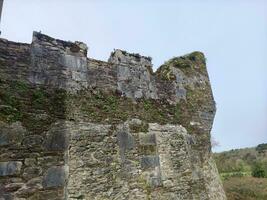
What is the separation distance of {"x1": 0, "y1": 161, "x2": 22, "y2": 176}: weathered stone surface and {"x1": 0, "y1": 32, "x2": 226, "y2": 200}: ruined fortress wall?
1 centimetres

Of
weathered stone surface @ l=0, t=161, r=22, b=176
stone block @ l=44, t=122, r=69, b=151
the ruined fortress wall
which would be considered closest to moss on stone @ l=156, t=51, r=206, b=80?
the ruined fortress wall

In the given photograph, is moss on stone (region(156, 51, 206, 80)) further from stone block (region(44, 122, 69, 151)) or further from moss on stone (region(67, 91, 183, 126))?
________
PROBLEM
Render every line of the entries above as a Markdown table with the columns "No." and "Text," numbering the rows in order. Omit blank lines and the pictures.

RESPONSE TO THE TASK
| No. | Text |
|---|---|
| 1 | What is the separation distance of {"x1": 0, "y1": 161, "x2": 22, "y2": 176}: weathered stone surface and {"x1": 0, "y1": 32, "x2": 226, "y2": 200}: ruined fortress wall? |
| 2 | 1 centimetres |
| 3 | Of |
| 4 | weathered stone surface @ l=0, t=161, r=22, b=176 |
| 5 | stone block @ l=44, t=122, r=69, b=151 |
| 6 | the ruined fortress wall |
| 7 | which would be considered closest to moss on stone @ l=156, t=51, r=206, b=80? |
| 8 | the ruined fortress wall |
| 9 | In the given photograph, is moss on stone (region(156, 51, 206, 80)) further from stone block (region(44, 122, 69, 151)) or further from moss on stone (region(67, 91, 183, 126))? |